Maria Ramos and her Finance Department colleagues were charged with putting in front of South Africa’s ministers and cabinet viable options for reaching economic targets without jeopardizing financial stability. Ramos says nothing was sugar coated.
“In 1996 we had to put a fiscal policy in place that had to say to the nation that if we wanted to achieve a sustainable economic growth path of 6 percent, this was how we would get there. That was our starting point. People often think that the program of growth, employment, and redistribution was about cutting the deficit. That’s not the question we asked. We asked: ‘If we want 6 percent growth, what do we need to have in place to achieve it?’
“Very quickly, we came to the conclusion that you can’t get to 6 percent growth when you have a position of fiscal instability, because you can’t borrow your way out of a crisis. We didn’t want to go to the IMF—we didn’t think that was going to be a sustainable solution—and we were very close to that. South Africa had no reserves—in fact we had a negative reserve position because we had a net open forward position at that point of about $26 billion. We had debt-to-GDP ratios of around 50 percent, we had debt-servicing costs reaching the point where they were unsustainably high.
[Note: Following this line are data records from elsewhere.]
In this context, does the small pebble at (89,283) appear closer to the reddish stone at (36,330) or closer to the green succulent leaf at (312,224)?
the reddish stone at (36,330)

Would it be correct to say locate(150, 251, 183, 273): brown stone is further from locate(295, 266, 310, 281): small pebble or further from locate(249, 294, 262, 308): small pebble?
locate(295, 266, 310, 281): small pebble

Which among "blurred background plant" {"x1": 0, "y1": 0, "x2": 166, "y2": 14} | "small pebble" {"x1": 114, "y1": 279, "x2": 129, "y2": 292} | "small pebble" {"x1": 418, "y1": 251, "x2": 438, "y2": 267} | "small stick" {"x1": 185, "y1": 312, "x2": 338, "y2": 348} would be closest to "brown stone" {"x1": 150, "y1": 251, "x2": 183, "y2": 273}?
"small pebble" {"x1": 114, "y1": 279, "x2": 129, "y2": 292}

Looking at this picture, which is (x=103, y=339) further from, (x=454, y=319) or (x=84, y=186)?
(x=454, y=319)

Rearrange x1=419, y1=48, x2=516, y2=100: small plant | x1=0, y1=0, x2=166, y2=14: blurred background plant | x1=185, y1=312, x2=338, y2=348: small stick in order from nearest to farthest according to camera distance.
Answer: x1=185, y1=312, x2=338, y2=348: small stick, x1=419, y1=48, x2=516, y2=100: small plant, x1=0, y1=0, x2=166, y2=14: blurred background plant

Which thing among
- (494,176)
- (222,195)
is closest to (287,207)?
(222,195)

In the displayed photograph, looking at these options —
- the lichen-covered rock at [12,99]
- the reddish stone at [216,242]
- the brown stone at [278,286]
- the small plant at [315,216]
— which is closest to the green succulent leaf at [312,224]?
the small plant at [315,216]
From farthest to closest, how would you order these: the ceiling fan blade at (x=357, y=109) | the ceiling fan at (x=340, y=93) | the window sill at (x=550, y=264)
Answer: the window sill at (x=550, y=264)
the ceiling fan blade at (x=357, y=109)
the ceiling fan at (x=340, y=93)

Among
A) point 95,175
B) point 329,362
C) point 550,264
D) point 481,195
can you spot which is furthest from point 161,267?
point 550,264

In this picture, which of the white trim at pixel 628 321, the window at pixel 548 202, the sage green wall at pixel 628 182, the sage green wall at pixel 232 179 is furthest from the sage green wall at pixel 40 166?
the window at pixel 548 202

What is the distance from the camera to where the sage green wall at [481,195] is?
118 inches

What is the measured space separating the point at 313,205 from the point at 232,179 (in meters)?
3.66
So the fiscal position was pretty precarious: the metrics didn’t add up.
“So if you want to get growth there, you have to fix the base. And fiscal sustainability is hard to achieve and it’s easy to lose. That’s what we placed before policymakers, before the cabinet. And I have to say that, as hard as it was, when faced with that, I never came across a politician from the president down who said: ‘No, we can’t do this because it’s going to be unpopular for me.’ What’s been remarkable for me as a civil servant to see was that politicians from the top down were able to say ‘What is in the best interests of our country? It’s going to be painful, it’s going to be hard.’ Those investments continue to pay off today.”